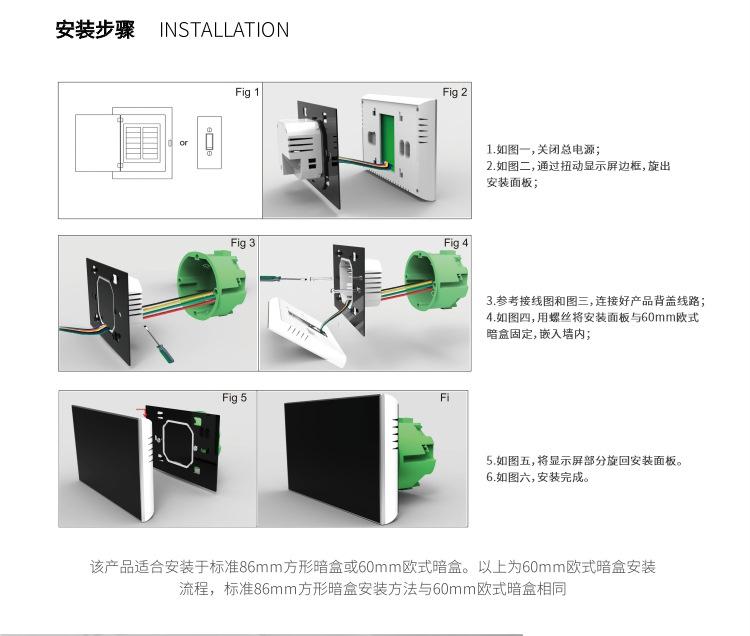 安装步骤 INSTALLATION

Fig 1

or

Fig 2

1.如图一,关闭总电源;
2.如图二,通过扭动显示屏边框,旋出安装面板;

Fig 3

Fig 4

3.参考接线图和图三,连接好产品背盖线路;
4.如图四,用螺丝将安装面板与60mm欧式暗盒固定,嵌入墙内;

Fig 5

Fi

5.如图五,将显示屏部分旋回安装面板。
6.如图六,安装完成。

该产品适合安装于标准86mm方形暗盒或60mm欧式暗盒。以上为60mm欧式暗盒安装流程,标准86mm方形暗盒安装方法与60mm欧式暗盒相同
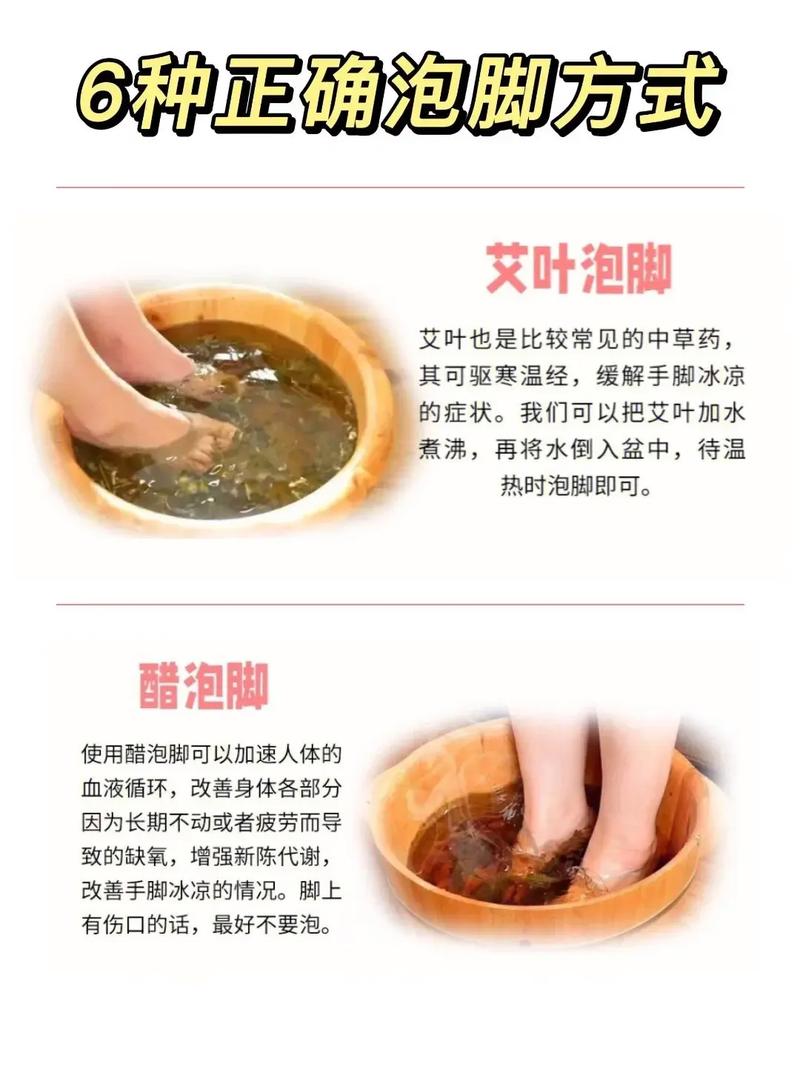 6种正确泡脚方式

艾叶泡脚

艾叶也是比较常见的中草药，其可驱寒温经，缓解手脚冰凉的症状。我们可以把艾叶加水煮沸，再将水倒入盆中，待温热时泡脚即可。

醋泡脚

使用醋泡脚可以加速人体的血液循环，改善身体各部分因为长期不动或者疲劳而导致的缺氧，增强新陈代谢，改善手脚冰凉的情况。脚上有伤口的话，最好不要泡。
========
Print again, exactly, the lines of the records above from the first line through the line with "6.如图六,安装完成。". No pictures.

 安装步骤 INSTALLATION

Fig 1

or

Fig 2

1.如图一,关闭总电源;
2.如图二,通过扭动显示屏边框,旋出安装面板;

Fig 3

Fig 4

3.参考接线图和图三,连接好产品背盖线路;
4.如图四,用螺丝将安装面板与60mm欧式暗盒固定,嵌入墙内;

Fig 5

Fi

5.如图五,将显示屏部分旋回安装面板。
6.如图六,安装完成。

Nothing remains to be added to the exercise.